[LA.pm] perl CGI querying of directory filenames most efficient method?

Thu Sep 22 11:21:05 PDT 2005

I hope I've written an email that can be understood.
My advise is to read it all the way through before
replying, as it is a complex "overall" efficiency
question, involving just not the perl CGI code,
but also the web server needing the same directory.

--

What would be the most CPU/IO efficient method to
test whether the following filenames exist to
get images to display on a web page, where any
matching filenames should be displayed?

Only one file from the following possibilities
the client would be uploading:

skunumber.jpg
skunumber.gif
skunumber.medium.jpg
skunumber.medium.gif
skunumber.large.jpg
skunumber.large.gif

Currently, it uses if-elsif-elsif-elsif... using the -e test
against the full pathname.  

Plus any matching names from this list:

skunumber.A.jpg   (second image to display with the one above)
skunumber.B.jpg   (third, etc...)
skunumber.C.jpg
skunumber.D.jpg

This uses 4 if statements using the -e test against the full pathname.  

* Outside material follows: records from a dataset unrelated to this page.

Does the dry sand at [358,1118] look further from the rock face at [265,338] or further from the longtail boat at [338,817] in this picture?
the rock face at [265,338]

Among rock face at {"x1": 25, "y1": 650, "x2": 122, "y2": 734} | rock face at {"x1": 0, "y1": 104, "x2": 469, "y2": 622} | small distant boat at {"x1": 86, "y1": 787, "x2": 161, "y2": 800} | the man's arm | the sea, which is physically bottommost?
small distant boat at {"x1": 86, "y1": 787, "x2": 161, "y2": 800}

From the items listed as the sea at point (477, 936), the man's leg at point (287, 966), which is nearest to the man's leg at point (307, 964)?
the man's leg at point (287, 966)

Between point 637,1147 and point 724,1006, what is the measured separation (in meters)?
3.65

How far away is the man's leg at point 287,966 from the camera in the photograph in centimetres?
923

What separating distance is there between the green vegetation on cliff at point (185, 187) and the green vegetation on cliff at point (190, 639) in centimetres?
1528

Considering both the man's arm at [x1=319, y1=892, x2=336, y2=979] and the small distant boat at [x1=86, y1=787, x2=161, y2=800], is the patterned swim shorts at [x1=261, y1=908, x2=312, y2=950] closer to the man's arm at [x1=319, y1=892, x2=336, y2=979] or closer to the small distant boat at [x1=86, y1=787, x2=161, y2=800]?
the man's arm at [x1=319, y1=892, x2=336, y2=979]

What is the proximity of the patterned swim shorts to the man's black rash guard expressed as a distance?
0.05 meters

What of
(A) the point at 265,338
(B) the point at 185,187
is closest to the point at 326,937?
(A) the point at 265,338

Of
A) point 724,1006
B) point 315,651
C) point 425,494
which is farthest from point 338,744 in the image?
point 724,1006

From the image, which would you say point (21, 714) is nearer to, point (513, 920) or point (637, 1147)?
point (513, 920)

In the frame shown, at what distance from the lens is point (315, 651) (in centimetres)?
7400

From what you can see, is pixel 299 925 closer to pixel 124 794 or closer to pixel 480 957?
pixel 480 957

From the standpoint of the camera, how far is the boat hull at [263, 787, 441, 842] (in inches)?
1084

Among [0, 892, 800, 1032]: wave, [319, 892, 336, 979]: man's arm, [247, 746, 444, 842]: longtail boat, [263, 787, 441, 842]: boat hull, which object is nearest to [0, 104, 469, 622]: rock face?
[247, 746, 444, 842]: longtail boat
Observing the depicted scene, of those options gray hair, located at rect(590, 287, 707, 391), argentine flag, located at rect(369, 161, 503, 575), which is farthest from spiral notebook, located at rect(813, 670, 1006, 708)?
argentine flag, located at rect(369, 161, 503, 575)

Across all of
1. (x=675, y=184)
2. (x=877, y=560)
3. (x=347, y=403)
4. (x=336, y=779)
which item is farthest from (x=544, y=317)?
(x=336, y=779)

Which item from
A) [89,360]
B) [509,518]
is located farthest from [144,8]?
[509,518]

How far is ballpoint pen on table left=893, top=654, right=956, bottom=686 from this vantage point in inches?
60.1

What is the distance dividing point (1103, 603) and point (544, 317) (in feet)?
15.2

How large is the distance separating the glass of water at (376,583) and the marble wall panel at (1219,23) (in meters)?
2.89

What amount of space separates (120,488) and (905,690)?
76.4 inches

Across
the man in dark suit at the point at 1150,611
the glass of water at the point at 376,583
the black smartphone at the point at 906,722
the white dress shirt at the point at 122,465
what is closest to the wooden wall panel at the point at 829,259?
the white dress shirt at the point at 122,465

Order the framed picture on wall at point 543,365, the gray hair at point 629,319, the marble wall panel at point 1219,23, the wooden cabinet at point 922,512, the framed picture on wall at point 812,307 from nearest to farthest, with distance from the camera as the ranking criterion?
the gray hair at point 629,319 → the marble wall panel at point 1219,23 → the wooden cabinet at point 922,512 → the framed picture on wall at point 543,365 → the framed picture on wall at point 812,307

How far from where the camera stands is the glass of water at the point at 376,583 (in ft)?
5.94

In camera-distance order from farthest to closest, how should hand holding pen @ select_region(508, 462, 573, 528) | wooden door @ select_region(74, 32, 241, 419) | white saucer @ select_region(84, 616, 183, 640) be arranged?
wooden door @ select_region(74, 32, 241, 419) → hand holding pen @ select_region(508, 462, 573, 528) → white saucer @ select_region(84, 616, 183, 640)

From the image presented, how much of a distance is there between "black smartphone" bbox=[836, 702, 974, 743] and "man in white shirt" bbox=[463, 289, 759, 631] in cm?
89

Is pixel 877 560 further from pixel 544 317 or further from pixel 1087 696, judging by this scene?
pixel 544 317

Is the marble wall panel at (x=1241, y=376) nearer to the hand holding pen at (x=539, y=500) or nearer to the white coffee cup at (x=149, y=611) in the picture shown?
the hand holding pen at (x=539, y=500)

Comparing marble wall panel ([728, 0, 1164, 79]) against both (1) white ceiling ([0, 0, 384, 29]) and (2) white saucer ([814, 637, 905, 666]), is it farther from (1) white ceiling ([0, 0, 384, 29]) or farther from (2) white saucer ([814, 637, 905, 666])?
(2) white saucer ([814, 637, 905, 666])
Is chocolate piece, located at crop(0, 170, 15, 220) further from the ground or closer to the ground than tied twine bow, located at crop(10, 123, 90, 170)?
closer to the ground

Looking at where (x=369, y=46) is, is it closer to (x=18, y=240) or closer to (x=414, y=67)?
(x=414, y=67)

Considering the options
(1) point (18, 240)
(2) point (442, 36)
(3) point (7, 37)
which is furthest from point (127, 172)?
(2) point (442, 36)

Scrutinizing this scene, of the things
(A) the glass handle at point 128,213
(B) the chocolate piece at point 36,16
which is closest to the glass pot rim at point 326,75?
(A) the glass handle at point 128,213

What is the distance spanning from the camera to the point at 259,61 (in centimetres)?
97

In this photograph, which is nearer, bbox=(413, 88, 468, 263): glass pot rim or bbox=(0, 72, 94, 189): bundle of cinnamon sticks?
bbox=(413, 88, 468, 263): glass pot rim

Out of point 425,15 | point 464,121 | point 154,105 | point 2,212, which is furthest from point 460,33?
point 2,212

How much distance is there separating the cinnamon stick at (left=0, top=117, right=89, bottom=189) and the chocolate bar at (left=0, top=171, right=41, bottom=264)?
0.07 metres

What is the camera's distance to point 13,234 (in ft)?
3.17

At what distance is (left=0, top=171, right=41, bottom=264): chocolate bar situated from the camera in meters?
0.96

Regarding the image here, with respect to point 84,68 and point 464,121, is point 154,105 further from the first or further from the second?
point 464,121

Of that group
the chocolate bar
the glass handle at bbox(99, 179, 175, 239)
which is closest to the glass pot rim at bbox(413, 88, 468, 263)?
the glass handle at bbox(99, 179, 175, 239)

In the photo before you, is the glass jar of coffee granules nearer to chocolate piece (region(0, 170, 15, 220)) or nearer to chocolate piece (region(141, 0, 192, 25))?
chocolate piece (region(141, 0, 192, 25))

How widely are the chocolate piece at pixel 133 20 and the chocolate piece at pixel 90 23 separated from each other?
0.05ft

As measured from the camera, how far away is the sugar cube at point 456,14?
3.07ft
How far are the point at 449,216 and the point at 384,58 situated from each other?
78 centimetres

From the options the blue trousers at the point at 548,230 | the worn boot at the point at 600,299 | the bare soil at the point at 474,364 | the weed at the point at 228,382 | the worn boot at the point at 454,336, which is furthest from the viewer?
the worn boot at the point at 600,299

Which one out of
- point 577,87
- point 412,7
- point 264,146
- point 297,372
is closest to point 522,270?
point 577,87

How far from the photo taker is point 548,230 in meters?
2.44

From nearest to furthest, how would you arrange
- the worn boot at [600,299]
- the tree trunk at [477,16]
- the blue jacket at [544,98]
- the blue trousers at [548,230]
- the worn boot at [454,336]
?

So, either 0, 1, or 2 to 5 images might be displayed.

Would it be faster to get the entire directory listing of
12,000 images (and growing) with this type of statement:

cd pathname;
foreach $filename ( <skunumber*.*> ) {
  if-elsif-else 
}

Maybe a readdir would be even faster?  Remember that
File Caching may make these questions immaterial, as
the web server needs to access the same images/ folder
as well, and that needs to be taking into consideration
for the overall efficiency, which I did not address
in the questions below.

Questions: 

Does the Unix File Cache also cache directory
information?  I imagine it does, so this CGI script would
not have to access the hard drive to get the list of files,
but just get it from RAM, for each and every -e test,
or for the foreach, or readdir methods. 

Would the -e test have to go to the hard drive each time?
Or would the entire directory 'file' be in the File Cache
as well in that case?  Which would mean both methods are
efficient, and either would do fine.

I might do a comparison testing in a loop, but then that
would not simulate a CGI script, unless the script was
invoked by an outer loop coded in a shell script to
create new PIDs each time (avoid using the directory
contents that would be "buffered" in File IO cache,
or even in the perl buffers).

What comparison testing method would you use?

Right now it is "cheaper" programmer time wise to do -e 
testing than add a database field to store the values, 
which one might imagine would be faster , but even then
the directory contents needs to be accessed in order
to web serve the image, and having the directory
contents in File Cache due to the web server using
it means the database field might not be any faster
than either the if-elsif-else or foreach methods.

Pete